Sezione del documento
━━━━━━━━━━━━━━━━━━━━

Chrzan mostra di aver raccolto la lezione di Shoah, i sopravvissuti siamo noi e i film di Lanzmann ci rendono testimoni di qualcosa che continua a riguardarci.
Chrzan guarda da testimone e la sua cittadinanza polacca favorisce un’attenzione ulteriore, perché sollecitata dall’essere figlio di quei luoghi che videro l’orrore più da vicino di altri.
“L’azione comincia a 80 km a nord ovest di Lodz, nel cuore di una regione un tempo a forte popolazione ebraica. Chelmno fu in Polonia la località del primo sterminio di ebrei col gas. Ebbe inizio il 7 dicembre 1941”.
E’ l’ incipit della sterminata opera di Lanzmann. Da qui è bene che cominci chiunque intenda occuparsi della Shoah.

━━━━━━━━━━━━━━━━━━━━

Record del dataset
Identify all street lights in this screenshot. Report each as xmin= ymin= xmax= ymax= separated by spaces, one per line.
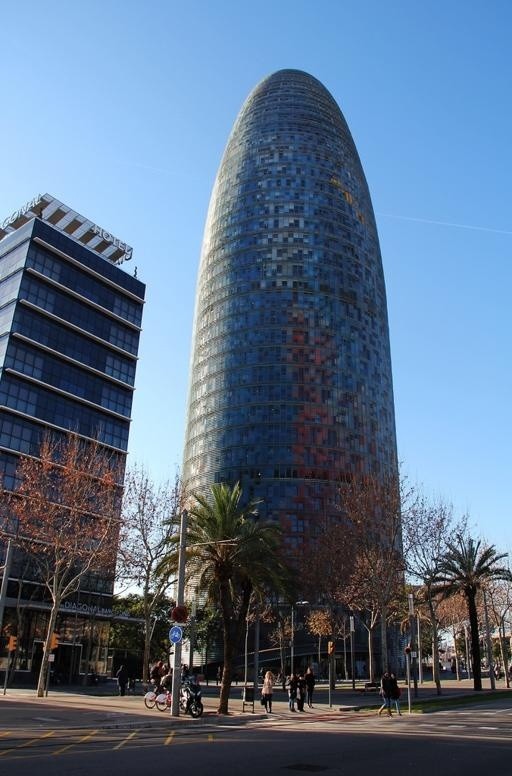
xmin=290 ymin=600 xmax=309 ymax=676
xmin=171 ymin=509 xmax=240 ymax=717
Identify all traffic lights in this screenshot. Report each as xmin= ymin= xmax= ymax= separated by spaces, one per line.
xmin=327 ymin=641 xmax=336 ymax=656
xmin=8 ymin=636 xmax=17 ymax=653
xmin=50 ymin=633 xmax=60 ymax=649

━━━━━━━━━━━━━━━━━━━━

Esercizi da svolgere
1 > Riproduci fedelmente la parte del brano su Lanzmann che inizia con "Chrzan guarda da" e termina con "occuparsi della Shoah.".
2 > Restituisci tali e quali le righe dei record a partire da quella che contiene "Identify all traffic" e fino alla fine dei record, comprese entrambe le estremità.
I record non hanno alcun legame con il brano.

Soluzioni
1 >
Chrzan guarda da testimone e la sua cittadinanza polacca favorisce un’attenzione ulteriore, perché sollecitata dall’essere figlio di quei luoghi che videro l’orrore più da vicino di altri.
“L’azione comincia a 80 km a nord ovest di Lodz, nel cuore di una regione un tempo a forte popolazione ebraica. Chelmno fu in Polonia la località del primo sterminio di ebrei col gas. Ebbe inizio il 7 dicembre 1941”.
E’ l’ incipit della sterminata opera di Lanzmann. Da qui è bene che cominci chiunque intenda occuparsi della Shoah.

2 >
Identify all traffic lights in this screenshot. Report each as xmin= ymin= xmax= ymax= separated by spaces, one per line.
xmin=327 ymin=641 xmax=336 ymax=656
xmin=8 ymin=636 xmax=17 ymax=653
xmin=50 ymin=633 xmax=60 ymax=649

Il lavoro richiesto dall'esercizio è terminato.